▸ Assigned task
Write out all of the listing exactly. Add nothing to it.

▸ Material to process
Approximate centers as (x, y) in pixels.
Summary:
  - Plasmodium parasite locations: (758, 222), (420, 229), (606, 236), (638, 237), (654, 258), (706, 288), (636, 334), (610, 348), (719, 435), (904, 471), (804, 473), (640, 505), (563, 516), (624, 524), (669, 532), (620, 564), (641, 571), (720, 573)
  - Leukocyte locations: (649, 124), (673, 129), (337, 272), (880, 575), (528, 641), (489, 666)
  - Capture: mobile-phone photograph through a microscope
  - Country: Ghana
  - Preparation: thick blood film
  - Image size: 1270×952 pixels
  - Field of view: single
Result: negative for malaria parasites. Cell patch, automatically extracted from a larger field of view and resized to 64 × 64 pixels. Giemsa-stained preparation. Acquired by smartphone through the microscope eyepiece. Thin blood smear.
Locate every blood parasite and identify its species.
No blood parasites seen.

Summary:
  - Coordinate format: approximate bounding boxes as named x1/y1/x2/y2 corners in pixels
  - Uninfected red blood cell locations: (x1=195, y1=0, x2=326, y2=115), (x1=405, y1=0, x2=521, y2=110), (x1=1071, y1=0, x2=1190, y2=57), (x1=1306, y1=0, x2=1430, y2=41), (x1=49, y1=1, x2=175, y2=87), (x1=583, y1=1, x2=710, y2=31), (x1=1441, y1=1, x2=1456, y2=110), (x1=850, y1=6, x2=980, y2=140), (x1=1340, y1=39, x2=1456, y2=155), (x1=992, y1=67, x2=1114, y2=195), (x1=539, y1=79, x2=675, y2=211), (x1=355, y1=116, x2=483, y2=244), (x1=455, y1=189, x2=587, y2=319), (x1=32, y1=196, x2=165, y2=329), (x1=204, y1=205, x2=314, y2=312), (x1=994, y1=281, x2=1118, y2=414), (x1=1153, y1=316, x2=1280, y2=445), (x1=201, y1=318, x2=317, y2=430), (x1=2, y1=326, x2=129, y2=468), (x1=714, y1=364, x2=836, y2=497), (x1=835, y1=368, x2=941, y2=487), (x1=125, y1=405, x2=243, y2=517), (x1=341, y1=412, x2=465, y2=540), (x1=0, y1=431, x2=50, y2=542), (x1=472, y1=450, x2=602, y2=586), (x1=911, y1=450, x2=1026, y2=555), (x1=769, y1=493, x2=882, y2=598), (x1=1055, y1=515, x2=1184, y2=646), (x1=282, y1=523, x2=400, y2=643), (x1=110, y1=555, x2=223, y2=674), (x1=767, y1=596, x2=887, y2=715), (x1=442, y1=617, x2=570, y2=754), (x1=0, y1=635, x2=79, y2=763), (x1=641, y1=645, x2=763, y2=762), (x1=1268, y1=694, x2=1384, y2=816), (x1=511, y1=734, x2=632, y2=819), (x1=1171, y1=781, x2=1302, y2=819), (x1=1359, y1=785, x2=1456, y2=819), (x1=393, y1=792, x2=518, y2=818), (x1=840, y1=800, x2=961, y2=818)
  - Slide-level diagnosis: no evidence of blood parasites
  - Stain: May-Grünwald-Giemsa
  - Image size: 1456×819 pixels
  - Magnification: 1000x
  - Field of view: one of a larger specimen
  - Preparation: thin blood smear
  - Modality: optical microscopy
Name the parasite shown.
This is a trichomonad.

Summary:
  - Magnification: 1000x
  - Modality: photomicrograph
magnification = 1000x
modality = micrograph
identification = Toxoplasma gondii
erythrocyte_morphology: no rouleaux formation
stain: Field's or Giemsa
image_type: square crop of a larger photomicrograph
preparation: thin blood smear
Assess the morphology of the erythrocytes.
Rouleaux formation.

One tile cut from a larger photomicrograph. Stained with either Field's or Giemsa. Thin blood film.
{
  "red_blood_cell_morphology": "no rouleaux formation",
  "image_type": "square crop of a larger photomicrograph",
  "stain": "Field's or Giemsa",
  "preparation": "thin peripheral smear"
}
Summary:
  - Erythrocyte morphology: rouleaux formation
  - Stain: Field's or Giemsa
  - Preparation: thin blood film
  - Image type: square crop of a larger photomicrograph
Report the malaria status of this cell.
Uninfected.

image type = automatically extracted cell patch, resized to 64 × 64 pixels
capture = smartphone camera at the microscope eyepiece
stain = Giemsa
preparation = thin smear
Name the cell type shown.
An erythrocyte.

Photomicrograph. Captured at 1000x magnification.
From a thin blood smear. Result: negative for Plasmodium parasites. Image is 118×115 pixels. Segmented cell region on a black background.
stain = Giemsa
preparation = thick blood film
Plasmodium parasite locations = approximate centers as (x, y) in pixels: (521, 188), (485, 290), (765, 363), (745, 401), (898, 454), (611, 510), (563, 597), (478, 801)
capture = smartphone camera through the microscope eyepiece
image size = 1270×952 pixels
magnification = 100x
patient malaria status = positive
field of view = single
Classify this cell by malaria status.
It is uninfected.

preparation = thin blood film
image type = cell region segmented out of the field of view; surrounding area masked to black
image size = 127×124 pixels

▸ Response for this exercise
Approximate centers as (x, y) in pixels.
Summary:
  - Plasmodium parasite locations: (758, 222), (420, 229), (606, 236), (638, 237), (654, 258), (706, 288), (636, 334), (610, 348), (719, 435), (904, 471), (804, 473), (640, 505), (563, 516), (624, 524), (669, 532), (620, 564), (641, 571), (720, 573)
  - Leukocyte locations: (649, 124), (673, 129), (337, 272), (880, 575), (528, 641), (489, 666)
  - Capture: mobile-phone photograph through a microscope
  - Country: Ghana
  - Preparation: thick blood film
  - Image size: 1270×952 pixels
  - Field of view: single
Result: negative for malaria parasites. Cell patch, automatically extracted from a larger field of view and resized to 64 × 64 pixels. Giemsa-stained preparation. Acquired by smartphone through the microscope eyepiece. Thin blood smear.
Locate every blood parasite and identify its species.
No blood parasites seen.

Summary:
  - Coordinate format: approximate bounding boxes as named x1/y1/x2/y2 corners in pixels
  - Uninfected red blood cell locations: (x1=195, y1=0, x2=326, y2=115), (x1=405, y1=0, x2=521, y2=110), (x1=1071, y1=0, x2=1190, y2=57), (x1=1306, y1=0, x2=1430, y2=41), (x1=49, y1=1, x2=175, y2=87), (x1=583, y1=1, x2=710, y2=31), (x1=1441, y1=1, x2=1456, y2=110), (x1=850, y1=6, x2=980, y2=140), (x1=1340, y1=39, x2=1456, y2=155), (x1=992, y1=67, x2=1114, y2=195), (x1=539, y1=79, x2=675, y2=211), (x1=355, y1=116, x2=483, y2=244), (x1=455, y1=189, x2=587, y2=319), (x1=32, y1=196, x2=165, y2=329), (x1=204, y1=205, x2=314, y2=312), (x1=994, y1=281, x2=1118, y2=414), (x1=1153, y1=316, x2=1280, y2=445), (x1=201, y1=318, x2=317, y2=430), (x1=2, y1=326, x2=129, y2=468), (x1=714, y1=364, x2=836, y2=497), (x1=835, y1=368, x2=941, y2=487), (x1=125, y1=405, x2=243, y2=517), (x1=341, y1=412, x2=465, y2=540), (x1=0, y1=431, x2=50, y2=542), (x1=472, y1=450, x2=602, y2=586), (x1=911, y1=450, x2=1026, y2=555), (x1=769, y1=493, x2=882, y2=598), (x1=1055, y1=515, x2=1184, y2=646), (x1=282, y1=523, x2=400, y2=643), (x1=110, y1=555, x2=223, y2=674), (x1=767, y1=596, x2=887, y2=715), (x1=442, y1=617, x2=570, y2=754), (x1=0, y1=635, x2=79, y2=763), (x1=641, y1=645, x2=763, y2=762), (x1=1268, y1=694, x2=1384, y2=816), (x1=511, y1=734, x2=632, y2=819), (x1=1171, y1=781, x2=1302, y2=819), (x1=1359, y1=785, x2=1456, y2=819), (x1=393, y1=792, x2=518, y2=818), (x1=840, y1=800, x2=961, y2=818)
  - Slide-level diagnosis: no evidence of blood parasites
  - Stain: May-Grünwald-Giemsa
  - Image size: 1456×819 pixels
  - Magnification: 1000x
  - Field of view: one of a larger specimen
  - Preparation: thin blood smear
  - Modality: optical microscopy
Name the parasite shown.
This is a trichomonad.

Summary:
  - Magnification: 1000x
  - Modality: photomicrograph
magnification = 1000x
modality = micrograph
identification = Toxoplasma gondii
erythrocyte_morphology: no rouleaux formation
stain: Field's or Giemsa
image_type: square crop of a larger photomicrograph
preparation: thin blood smear
Assess the morphology of the erythrocytes.
Rouleaux formation.

One tile cut from a larger photomicrograph. Stained with either Field's or Giemsa. Thin blood film.
{
  "red_blood_cell_morphology": "no rouleaux formation",
  "image_type": "square crop of a larger photomicrograph",
  "stain": "Field's or Giemsa",
  "preparation": "thin peripheral smear"
}
Summary:
  - Erythrocyte morphology: rouleaux formation
  - Stain: Field's or Giemsa
  - Preparation: thin blood film
  - Image type: square crop of a larger photomicrograph
Report the malaria status of this cell.
Uninfected.

image type = automatically extracted cell patch, resized to 64 × 64 pixels
capture = smartphone camera at the microscope eyepiece
stain = Giemsa
preparation = thin smear
Name the cell type shown.
An erythrocyte.

Photomicrograph. Captured at 1000x magnification.
From a thin blood smear. Result: negative for Plasmodium parasites. Image is 118×115 pixels. Segmented cell region on a black background.
stain = Giemsa
preparation = thick blood film
Plasmodium parasite locations = approximate centers as (x, y) in pixels: (521, 188), (485, 290), (765, 363), (745, 401), (898, 454), (611, 510), (563, 597), (478, 801)
capture = smartphone camera through the microscope eyepiece
image size = 1270×952 pixels
magnification = 100x
patient malaria status = positive
field of view = single
Classify this cell by malaria status.
It is uninfected.

preparation = thin blood film
image type = cell region segmented out of the field of view; surrounding area masked to black
image size = 127×124 pixels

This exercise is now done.